• 課題 A: 記録の冒頭から「3. the point at 258,238」を含む行までを、両端の行も含めてそのまま返してください。

### 本文 ###

FROM MAJEURE / BABY TUCKOO
イギリスのハード・ポップ・バンドの1986年にリリースされた
2ndアルバム。N.W.O.B.H.M.末期に登場したポップなバンドの
一つで、若干プロダクションに問題があるが、キャッチーな楽曲は
悪くない。ボーカルのROB ARMITAGEはUDO DIRKSCHNIDERの
後任としてACCEPTに合流したが、結局バンドに加入する
事はなかったようだ。ACCEPTがUDO脱退後、ポップな方向へと
転換した事を考えると、彼を加入させようとした事はあながち
頷けない事もない。うまいとは言い難いが、パワフルでポップな
曲を歌えるボーカルと言う事で目を付けたのだろう。楽曲的には
曲によって出来に波があるものの、Rock Rock等、つぼにはまった
曲は中々素晴らしい。[81]
NOTHING SACRED / BABYLON A.D.
アメリカのヘヴィ・メタル・バンドの1992年にリリースされた
2ndアルバム。軽いのりのキャッチーで陽気な
アメリカン・ハード・ロックンロールで、中々元気が良い。

###

• 課題 B: 本文の「FROM MAJEURE /」から「SACRED / BABYLON A.D.」までを、一字一句変えずに打ち直してください。

### 入力資料 ###

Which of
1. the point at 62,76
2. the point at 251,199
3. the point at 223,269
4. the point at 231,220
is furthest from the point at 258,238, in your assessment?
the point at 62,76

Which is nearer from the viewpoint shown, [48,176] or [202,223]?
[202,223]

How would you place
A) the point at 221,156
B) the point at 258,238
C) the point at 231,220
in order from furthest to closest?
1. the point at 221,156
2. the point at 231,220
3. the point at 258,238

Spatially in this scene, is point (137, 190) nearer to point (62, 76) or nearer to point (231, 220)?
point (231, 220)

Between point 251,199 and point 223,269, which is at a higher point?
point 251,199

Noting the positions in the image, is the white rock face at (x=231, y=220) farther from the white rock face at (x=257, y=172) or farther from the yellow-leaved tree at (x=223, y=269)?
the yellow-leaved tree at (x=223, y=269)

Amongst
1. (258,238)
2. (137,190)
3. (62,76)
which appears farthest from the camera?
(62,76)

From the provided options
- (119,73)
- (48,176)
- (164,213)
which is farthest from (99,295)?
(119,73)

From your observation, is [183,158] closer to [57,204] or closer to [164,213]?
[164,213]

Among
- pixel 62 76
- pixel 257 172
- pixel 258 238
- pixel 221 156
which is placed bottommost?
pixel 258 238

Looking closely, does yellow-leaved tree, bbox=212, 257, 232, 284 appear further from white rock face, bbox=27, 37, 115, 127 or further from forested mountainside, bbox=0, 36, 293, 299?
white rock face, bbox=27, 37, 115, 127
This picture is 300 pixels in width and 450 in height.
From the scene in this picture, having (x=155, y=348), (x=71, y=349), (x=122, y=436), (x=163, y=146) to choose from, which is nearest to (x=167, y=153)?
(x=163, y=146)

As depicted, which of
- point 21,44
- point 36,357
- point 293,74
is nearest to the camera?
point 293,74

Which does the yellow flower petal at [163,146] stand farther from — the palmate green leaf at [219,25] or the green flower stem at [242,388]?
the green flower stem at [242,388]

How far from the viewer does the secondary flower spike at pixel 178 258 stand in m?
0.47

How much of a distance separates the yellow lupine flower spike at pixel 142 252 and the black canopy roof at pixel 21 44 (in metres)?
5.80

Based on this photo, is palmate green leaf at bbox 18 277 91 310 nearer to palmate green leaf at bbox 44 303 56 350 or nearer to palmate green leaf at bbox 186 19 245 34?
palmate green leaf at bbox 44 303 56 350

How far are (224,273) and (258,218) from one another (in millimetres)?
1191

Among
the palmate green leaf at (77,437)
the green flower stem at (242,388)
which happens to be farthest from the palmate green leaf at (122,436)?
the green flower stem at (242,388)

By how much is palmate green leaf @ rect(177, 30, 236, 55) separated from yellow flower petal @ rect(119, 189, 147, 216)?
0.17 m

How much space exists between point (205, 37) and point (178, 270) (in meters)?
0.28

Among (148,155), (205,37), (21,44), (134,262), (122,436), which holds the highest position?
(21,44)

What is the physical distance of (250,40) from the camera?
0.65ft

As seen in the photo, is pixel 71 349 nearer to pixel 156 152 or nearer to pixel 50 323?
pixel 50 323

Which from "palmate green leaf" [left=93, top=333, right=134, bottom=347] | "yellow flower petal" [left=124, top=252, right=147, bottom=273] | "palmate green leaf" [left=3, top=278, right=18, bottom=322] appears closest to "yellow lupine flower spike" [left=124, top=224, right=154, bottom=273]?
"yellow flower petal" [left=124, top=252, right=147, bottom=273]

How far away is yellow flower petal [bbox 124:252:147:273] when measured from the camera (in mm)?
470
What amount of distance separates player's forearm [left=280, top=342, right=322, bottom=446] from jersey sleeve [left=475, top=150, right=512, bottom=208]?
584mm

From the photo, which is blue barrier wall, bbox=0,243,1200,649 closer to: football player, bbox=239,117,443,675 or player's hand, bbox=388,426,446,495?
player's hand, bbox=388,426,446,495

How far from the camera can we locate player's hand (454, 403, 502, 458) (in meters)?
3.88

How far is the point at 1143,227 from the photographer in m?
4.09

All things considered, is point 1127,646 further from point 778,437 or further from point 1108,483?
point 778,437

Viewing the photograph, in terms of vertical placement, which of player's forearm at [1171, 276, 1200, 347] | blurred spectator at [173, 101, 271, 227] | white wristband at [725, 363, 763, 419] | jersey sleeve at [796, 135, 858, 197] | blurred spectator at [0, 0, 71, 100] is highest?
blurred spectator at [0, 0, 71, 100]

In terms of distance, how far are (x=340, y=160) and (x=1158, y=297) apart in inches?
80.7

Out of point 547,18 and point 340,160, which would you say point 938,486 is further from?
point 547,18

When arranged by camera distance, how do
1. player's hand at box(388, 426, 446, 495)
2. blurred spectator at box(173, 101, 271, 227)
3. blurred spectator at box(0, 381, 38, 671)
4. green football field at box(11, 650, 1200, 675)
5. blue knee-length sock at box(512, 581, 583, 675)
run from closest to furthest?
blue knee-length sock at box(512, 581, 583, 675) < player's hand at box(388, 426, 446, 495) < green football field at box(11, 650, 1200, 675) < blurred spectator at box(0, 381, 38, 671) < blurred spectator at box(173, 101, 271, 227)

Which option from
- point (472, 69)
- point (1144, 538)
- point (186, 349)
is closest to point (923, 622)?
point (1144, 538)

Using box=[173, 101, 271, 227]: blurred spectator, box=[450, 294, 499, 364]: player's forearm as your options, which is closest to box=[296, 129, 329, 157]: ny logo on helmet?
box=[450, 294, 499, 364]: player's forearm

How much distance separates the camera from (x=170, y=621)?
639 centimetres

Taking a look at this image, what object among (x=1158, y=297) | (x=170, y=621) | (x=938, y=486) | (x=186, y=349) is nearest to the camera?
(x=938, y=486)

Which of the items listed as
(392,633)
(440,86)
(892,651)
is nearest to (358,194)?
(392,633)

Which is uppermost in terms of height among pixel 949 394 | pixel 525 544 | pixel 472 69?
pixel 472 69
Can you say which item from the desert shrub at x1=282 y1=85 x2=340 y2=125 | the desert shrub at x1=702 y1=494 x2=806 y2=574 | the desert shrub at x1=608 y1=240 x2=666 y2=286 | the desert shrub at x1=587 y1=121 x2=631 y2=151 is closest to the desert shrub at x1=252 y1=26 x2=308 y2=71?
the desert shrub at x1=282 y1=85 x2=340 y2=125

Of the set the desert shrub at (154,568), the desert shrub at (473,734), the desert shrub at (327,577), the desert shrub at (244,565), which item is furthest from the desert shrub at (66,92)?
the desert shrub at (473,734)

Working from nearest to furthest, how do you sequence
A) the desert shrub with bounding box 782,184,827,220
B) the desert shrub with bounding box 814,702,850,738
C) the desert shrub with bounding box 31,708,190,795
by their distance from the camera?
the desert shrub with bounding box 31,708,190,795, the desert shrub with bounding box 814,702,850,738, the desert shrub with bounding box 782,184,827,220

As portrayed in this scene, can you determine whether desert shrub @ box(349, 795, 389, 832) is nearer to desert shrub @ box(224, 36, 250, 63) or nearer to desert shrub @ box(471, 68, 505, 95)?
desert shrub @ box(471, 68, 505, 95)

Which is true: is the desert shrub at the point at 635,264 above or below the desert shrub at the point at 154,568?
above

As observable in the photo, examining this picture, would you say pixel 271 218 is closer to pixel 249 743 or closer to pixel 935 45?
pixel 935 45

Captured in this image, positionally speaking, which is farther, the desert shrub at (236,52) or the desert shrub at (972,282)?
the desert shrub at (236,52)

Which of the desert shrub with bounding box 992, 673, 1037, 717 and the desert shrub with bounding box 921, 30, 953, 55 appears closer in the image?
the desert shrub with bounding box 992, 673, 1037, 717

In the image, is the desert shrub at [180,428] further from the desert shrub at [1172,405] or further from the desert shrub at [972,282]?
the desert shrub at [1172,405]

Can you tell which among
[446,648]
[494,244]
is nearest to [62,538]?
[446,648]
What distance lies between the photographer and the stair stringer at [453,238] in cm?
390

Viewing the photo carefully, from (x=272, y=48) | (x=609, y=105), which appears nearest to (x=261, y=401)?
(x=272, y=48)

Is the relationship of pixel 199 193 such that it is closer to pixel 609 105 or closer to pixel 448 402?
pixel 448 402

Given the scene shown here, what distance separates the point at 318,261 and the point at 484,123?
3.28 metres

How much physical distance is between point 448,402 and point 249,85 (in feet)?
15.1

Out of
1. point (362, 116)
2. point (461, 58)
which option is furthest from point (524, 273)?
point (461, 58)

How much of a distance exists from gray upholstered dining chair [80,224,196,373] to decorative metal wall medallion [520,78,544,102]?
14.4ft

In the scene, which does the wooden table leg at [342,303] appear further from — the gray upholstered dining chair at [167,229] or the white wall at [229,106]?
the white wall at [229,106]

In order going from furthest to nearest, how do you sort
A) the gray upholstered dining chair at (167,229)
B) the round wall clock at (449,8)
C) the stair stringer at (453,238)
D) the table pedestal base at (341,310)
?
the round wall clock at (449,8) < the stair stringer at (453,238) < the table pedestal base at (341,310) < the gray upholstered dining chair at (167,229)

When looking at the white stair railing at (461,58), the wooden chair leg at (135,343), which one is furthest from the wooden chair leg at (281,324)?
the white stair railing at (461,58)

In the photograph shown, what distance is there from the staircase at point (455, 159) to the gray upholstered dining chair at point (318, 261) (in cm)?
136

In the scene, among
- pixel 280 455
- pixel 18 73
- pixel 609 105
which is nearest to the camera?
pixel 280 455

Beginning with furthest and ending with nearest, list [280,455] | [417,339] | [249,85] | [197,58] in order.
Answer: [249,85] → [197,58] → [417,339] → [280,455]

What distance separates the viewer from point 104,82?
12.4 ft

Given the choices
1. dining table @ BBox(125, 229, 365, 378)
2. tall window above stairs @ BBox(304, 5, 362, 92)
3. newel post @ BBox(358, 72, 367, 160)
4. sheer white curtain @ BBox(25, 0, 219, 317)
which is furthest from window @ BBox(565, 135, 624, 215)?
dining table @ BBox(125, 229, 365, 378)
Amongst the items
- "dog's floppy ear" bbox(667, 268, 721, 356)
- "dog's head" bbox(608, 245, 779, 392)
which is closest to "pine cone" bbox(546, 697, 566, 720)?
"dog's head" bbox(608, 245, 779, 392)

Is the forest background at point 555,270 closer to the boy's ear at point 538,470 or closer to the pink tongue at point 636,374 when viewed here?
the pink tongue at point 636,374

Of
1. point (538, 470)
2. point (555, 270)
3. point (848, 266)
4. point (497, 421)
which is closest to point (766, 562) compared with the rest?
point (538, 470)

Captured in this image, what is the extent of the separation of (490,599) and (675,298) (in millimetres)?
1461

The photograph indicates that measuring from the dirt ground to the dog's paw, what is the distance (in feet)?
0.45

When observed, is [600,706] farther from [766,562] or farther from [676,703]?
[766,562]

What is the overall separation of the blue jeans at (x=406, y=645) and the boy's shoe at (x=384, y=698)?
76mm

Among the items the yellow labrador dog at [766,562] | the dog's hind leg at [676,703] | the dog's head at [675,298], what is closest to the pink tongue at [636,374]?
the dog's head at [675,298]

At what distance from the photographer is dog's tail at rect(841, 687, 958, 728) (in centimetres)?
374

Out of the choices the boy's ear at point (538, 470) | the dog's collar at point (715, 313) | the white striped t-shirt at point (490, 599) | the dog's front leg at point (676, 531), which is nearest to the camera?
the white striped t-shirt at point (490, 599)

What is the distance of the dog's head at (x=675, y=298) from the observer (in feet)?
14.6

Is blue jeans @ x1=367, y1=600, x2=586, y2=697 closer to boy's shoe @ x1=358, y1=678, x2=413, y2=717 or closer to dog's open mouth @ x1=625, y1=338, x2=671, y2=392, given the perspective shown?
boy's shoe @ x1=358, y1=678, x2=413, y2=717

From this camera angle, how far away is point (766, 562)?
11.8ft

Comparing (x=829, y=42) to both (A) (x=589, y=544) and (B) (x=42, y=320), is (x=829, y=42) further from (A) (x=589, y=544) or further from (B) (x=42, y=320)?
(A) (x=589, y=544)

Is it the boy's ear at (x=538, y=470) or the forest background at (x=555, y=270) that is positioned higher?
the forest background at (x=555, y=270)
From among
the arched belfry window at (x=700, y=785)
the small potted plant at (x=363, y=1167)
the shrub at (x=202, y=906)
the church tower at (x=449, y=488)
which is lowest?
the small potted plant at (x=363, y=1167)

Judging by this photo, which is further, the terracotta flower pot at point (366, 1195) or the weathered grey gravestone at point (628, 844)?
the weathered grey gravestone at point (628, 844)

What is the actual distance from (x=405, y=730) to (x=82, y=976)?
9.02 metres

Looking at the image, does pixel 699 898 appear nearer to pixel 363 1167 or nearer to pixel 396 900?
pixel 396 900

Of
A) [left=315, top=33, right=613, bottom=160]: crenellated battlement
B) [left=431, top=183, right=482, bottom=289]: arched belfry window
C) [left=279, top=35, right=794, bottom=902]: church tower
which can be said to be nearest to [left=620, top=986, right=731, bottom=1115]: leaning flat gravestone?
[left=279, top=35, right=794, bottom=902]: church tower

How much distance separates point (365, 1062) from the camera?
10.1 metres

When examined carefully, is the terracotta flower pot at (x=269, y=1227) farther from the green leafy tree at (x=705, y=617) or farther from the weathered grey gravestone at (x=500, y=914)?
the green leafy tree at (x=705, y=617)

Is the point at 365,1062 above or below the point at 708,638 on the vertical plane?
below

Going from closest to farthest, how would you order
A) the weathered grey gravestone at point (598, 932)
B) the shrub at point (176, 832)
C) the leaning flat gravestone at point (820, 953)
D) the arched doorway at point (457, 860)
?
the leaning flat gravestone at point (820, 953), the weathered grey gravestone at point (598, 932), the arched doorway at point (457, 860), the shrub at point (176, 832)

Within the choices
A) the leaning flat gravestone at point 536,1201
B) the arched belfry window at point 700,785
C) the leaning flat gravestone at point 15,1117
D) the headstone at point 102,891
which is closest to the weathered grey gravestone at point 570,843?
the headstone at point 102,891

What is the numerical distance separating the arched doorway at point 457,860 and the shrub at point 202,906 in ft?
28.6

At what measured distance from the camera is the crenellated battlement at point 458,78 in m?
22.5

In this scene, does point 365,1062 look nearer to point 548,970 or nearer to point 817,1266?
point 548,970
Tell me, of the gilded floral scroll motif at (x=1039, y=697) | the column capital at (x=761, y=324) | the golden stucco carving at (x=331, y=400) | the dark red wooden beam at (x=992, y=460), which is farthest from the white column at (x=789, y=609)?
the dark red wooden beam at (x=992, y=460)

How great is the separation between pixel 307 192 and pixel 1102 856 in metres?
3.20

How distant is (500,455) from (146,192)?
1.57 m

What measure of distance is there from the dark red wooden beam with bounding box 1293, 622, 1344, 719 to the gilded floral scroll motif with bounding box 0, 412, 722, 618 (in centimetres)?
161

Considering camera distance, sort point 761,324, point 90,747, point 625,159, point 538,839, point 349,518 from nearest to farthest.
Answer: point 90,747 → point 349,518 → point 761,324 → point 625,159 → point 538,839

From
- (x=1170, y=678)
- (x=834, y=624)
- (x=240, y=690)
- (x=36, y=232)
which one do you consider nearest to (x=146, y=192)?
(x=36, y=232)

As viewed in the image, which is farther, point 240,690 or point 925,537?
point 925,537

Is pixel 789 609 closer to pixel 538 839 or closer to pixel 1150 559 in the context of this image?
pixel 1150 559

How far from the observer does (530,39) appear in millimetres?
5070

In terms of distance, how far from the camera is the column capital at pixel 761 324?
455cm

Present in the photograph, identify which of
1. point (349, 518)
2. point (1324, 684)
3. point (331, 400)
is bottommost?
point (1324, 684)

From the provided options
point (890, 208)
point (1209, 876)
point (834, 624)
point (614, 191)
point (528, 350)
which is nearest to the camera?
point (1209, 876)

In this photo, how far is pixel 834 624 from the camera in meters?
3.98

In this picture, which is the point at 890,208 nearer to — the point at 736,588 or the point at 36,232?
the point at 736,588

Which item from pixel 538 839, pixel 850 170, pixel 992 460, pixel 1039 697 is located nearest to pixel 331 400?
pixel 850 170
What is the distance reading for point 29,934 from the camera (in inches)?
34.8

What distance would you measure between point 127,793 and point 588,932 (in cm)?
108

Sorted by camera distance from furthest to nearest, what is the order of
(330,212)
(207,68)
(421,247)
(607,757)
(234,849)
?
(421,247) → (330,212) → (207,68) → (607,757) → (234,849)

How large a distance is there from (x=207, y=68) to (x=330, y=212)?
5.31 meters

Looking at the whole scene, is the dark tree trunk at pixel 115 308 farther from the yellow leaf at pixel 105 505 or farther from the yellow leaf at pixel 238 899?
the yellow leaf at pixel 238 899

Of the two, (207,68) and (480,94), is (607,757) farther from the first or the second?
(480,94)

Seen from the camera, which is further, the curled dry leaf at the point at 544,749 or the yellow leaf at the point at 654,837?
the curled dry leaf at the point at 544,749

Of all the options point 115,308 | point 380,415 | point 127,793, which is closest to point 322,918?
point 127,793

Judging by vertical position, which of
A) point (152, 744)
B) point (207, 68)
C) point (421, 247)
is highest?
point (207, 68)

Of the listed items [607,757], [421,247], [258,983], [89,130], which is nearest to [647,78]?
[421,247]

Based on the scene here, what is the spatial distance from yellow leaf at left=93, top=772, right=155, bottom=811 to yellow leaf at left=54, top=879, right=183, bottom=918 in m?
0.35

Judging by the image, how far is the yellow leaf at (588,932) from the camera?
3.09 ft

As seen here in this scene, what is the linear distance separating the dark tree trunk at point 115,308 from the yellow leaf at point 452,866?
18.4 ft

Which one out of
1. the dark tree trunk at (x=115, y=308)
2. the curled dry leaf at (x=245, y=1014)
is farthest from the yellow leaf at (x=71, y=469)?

###

• 完全な出力 A:
Which of
1. the point at 62,76
2. the point at 251,199
3. the point at 223,269
4. the point at 231,220
is furthest from the point at 258,238, in your assessment?
the point at 62,76

Which is nearer from the viewpoint shown, [48,176] or [202,223]?
[202,223]

How would you place
A) the point at 221,156
B) the point at 258,238
C) the point at 231,220
in order from furthest to closest?
1. the point at 221,156
2. the point at 231,220
3. the point at 258,238

• 完全な出力 B:
FROM MAJEURE / BABY TUCKOO
イギリスのハード・ポップ・バンドの1986年にリリースされた
2ndアルバム。N.W.O.B.H.M.末期に登場したポップなバンドの
一つで、若干プロダクションに問題があるが、キャッチーな楽曲は
悪くない。ボーカルのROB ARMITAGEはUDO DIRKSCHNIDERの
後任としてACCEPTに合流したが、結局バンドに加入する
事はなかったようだ。ACCEPTがUDO脱退後、ポップな方向へと
転換した事を考えると、彼を加入させようとした事はあながち
頷けない事もない。うまいとは言い難いが、パワフルでポップな
曲を歌えるボーカルと言う事で目を付けたのだろう。楽曲的には
曲によって出来に波があるものの、Rock Rock等、つぼにはまった
曲は中々素晴らしい。[81]
NOTHING SACRED / BABYLON A.D.